GIVEN DATA:
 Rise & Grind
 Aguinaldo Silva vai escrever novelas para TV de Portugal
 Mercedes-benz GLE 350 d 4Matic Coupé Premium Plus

TASK TO CARRY OUT: Output, unchanged, only the lines from the one that holds "Aguinaldo Silva vai" through the last line of the material above.

TASK OUTPUT:
 Aguinaldo Silva vai escrever novelas para TV de Portugal
 Mercedes-benz GLE 350 d 4Matic Coupé Premium Plus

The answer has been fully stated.